> [SOURCE EXCERPT]
--- Begin ---

Isamu Noguchi On His Life and Work

The following texts are excerpted from Isamu Noguchi, A Sculptor's World (New York and Evanston: Harper  Row, 1968)

On Brancusi

The day after my arrival [in Paris on March 30, 1927] I sat at the Cafe Flore and mentioned my admiration for Brancusi. Robert McAlmon, who overheard me, said he would be glad to introduce me. Great good fortune such as this has something of the divine and inevitable. I had not thought of studying with him, yet somehow the words came, and it was understood that I would work in mornings with him, starting the very next day. He spoke no English, and I no French. Communication was through the eyes, through gesture and through the materials and tools to be used. Brancusi would show me for instance precisely how a chisel should be held and how to true a plane of limestone. He would show me by doing it himself, indicating that I should do the same.

Certainly I was no help to him whatsoever in the beginning, and results could have been obtained without being so particular; but, no, it had to be done just his way no matter how long it took me to master it. The large saws he used must not be forced but must gently cut of their own weight. The wide blade of the axe leaves its mark and that is how it should be left -- the direct contact of man and matter. There was this unity throughout. The one thing Brancusi could not stand was lack of absolute concentration, as when he detected that my mind had wandered to the sunny outdoors. I could understand his saying that if I were not at one with the work, do something else, but don't try to be a sculptor.

Thus, I spent my half-days through the summer in the Impasse Ronsin. Some days he would send me off to the Salon des Tuileries to polish his Leda which was then being shown. At other times we would go off to the Rue de la Gaiet to see a movie. One night the floor of his large brick studio caved in, and he moved across the street to adjoining small studios, from which he never moved. Wherever he was, everything had to be all white. He wore white, his beard was then already white. He had two white dogs that he fed with lettuce floating in milk. My memory of Brancusi is always of whiteness and of his bright and smiling eyes.

On Abandoning Abstraction in 1929

The pursuit of art based on reflective leisure had now to be superseded by application to a job. Due to this necessity I did not do a single abstraction for a long time. First I had a small exhibition of the pieces I had done in Paris at Eugene Shoen's gallery. There was a good review in The New York Times, but nothing sold. There was never a denial of making abstractions only a recognition of inadequacy on my part, I was poor and could not afford it. On the other hand, I was too poor inside to insist upon it. How presume to express something from within when it was empty there? I felt myself too young and inexperienced for abstractions: I would have to live first. Besides, all my dreams were left in Paris, and all the tools that I had accumulated.

On Musical Weather Vane, 1933

But I wanted other means of communication-- to find a way of sculpture that was humanely meaningful without being realistic, at once abstract and socially relevant. I was not conscious of the terms ' applied design' or industrial design'. My thoughts were born in despair, seeking stars in the night.

--- End ---

> [CHALLENGE 1]
Please put these record lines into a JSON list of strings, one string per line, with blank lines left out: begin at the line that contains "Which is further" and stop after the line that contains "1.36 metres".
The records below are unrelated to the Noguchi excerpt.

> [RECORDS FOR THIS EXERCISE]
--- Begin ---

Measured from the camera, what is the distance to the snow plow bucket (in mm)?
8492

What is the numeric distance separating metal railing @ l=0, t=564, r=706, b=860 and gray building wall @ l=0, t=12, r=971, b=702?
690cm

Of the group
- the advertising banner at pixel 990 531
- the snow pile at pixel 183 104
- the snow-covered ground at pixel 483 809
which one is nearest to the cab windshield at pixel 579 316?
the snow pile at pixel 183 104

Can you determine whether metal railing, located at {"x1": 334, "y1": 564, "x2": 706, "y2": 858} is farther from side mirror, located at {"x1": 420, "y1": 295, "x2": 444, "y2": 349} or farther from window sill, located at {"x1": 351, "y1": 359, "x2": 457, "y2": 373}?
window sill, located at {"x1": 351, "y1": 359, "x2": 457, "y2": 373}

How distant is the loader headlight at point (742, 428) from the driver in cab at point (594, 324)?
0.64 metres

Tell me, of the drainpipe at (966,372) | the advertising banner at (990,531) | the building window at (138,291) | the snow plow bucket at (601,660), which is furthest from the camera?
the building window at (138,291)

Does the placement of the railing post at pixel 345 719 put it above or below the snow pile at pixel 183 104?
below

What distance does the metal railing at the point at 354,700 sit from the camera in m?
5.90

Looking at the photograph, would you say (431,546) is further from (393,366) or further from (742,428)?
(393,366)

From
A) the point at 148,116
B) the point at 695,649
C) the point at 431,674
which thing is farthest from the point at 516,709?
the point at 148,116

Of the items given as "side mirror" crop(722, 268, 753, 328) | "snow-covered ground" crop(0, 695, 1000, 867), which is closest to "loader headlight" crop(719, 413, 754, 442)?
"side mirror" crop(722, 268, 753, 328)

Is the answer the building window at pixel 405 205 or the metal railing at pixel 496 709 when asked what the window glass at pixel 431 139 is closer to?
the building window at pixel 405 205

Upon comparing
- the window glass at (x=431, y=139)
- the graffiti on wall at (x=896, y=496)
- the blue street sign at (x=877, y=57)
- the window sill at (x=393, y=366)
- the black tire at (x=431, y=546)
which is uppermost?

--- End ---
--- Begin ---

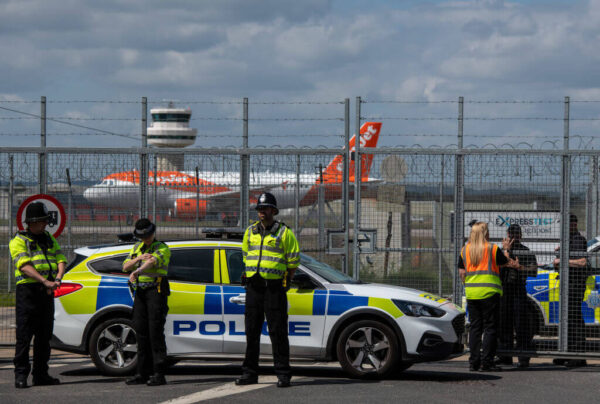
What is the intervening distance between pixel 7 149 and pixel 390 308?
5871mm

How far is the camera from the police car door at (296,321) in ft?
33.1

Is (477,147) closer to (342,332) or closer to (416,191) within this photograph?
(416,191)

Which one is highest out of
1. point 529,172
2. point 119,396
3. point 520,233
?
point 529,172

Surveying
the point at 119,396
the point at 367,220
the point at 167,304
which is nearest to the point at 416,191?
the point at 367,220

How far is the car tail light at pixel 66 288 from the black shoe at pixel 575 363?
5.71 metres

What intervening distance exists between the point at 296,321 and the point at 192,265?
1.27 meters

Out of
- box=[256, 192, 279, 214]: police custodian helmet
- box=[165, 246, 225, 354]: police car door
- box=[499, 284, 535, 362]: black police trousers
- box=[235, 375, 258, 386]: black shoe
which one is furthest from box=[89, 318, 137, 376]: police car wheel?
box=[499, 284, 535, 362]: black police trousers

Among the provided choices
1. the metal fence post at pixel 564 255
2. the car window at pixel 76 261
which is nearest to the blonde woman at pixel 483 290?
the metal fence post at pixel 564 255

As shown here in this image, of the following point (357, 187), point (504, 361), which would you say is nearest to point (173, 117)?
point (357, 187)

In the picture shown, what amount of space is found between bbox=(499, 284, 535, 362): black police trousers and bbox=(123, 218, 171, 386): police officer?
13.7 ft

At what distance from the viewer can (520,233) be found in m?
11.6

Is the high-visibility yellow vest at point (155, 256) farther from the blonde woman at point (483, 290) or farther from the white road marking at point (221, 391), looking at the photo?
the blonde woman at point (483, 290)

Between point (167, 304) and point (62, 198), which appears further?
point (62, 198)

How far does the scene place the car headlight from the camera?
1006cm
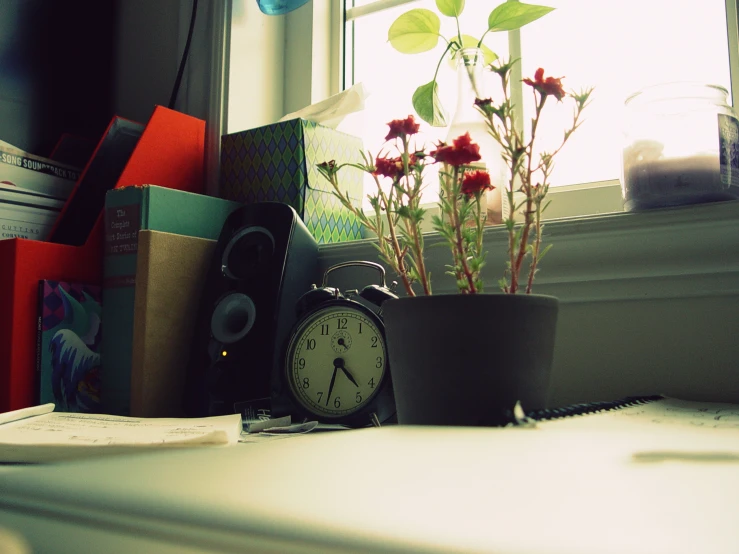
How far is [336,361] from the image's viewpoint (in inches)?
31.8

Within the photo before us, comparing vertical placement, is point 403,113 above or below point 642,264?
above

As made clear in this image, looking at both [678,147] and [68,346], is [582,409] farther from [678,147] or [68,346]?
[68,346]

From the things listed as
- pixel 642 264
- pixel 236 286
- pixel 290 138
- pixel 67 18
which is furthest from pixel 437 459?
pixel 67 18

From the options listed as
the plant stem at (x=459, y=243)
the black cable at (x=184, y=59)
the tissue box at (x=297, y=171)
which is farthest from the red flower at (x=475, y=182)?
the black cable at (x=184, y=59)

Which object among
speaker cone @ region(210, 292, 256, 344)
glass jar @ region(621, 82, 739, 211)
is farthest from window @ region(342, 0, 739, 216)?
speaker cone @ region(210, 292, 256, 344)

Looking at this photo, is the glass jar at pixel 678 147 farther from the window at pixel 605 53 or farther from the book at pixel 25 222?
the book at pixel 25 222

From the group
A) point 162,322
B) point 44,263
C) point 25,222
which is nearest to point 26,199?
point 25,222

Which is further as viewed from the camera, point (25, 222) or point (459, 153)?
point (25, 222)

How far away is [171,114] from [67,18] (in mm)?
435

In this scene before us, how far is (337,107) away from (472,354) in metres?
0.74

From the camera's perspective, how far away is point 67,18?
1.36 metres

--- End ---
--- Begin ---

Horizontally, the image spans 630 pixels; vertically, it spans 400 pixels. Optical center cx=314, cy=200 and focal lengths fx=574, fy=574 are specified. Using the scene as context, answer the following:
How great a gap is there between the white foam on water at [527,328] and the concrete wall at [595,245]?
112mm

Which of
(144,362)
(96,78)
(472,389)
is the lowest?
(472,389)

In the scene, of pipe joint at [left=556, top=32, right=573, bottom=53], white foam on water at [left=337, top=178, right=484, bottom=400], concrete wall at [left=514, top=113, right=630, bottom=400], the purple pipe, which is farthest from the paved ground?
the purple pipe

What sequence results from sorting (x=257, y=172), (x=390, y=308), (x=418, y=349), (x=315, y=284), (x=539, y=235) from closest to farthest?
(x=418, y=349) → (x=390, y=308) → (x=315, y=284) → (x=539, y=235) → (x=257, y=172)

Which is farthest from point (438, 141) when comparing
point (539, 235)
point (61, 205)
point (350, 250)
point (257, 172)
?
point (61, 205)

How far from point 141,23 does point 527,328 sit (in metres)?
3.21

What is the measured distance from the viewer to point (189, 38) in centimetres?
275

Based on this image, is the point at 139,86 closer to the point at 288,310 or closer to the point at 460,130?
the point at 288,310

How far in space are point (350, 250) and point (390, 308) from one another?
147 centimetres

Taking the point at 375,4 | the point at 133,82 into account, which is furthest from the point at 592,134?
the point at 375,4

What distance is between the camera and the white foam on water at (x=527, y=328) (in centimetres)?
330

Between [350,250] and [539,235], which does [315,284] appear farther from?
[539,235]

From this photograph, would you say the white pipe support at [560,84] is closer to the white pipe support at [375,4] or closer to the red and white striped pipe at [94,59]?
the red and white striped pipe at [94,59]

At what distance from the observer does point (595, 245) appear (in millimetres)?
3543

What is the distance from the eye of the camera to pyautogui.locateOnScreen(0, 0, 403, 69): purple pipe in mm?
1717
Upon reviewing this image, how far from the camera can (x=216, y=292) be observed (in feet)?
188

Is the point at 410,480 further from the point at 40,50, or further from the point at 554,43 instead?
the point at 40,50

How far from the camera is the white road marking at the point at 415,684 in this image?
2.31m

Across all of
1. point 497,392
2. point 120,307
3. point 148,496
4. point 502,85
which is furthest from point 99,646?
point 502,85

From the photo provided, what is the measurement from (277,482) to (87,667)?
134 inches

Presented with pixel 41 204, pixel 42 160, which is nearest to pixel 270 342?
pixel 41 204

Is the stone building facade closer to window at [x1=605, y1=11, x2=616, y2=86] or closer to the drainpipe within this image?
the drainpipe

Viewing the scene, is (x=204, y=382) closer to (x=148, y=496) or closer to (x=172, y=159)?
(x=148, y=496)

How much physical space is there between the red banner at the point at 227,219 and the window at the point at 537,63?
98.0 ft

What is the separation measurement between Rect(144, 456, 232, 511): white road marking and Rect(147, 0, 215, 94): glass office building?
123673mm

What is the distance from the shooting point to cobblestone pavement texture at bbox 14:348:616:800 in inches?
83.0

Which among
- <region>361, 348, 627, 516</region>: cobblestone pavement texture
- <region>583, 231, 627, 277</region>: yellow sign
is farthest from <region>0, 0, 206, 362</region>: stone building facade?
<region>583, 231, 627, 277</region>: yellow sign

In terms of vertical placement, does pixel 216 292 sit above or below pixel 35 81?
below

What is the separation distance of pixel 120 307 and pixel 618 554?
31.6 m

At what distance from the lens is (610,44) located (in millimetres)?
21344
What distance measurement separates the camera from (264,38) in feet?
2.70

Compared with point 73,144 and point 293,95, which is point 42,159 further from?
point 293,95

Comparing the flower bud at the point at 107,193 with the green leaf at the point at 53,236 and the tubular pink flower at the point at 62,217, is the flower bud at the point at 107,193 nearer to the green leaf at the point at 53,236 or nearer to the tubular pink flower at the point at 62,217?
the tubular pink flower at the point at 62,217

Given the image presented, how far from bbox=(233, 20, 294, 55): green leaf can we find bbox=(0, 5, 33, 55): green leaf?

--- End ---

> [CHALLENGE 2]
Answer from the Noguchi excerpt:
(a) Who offered to introduce the writer to Brancusi?
(b) At whose gallery were the pieces made in Paris first exhibited?
(c) What did Brancusi feed his two white dogs?

> [WORKED SOLUTION 1]
[
  "Which is further as viewed from the camera, point (25, 222) or point (459, 153)?",
  "point (25, 222)",
  "How far away is [171,114] from [67,18] (in mm)?",
  "435",
  "In this scene before us, how far is (337,107) away from (472,354) in metres?",
  "0.74",
  "From the camera's perspective, how far away is point 67,18?",
  "1.36 metres"
]

> [WORKED SOLUTION 2]
(a) Robert McAlmon
(b) Eugene Shoen's gallery
(c) Lettuce floating in milk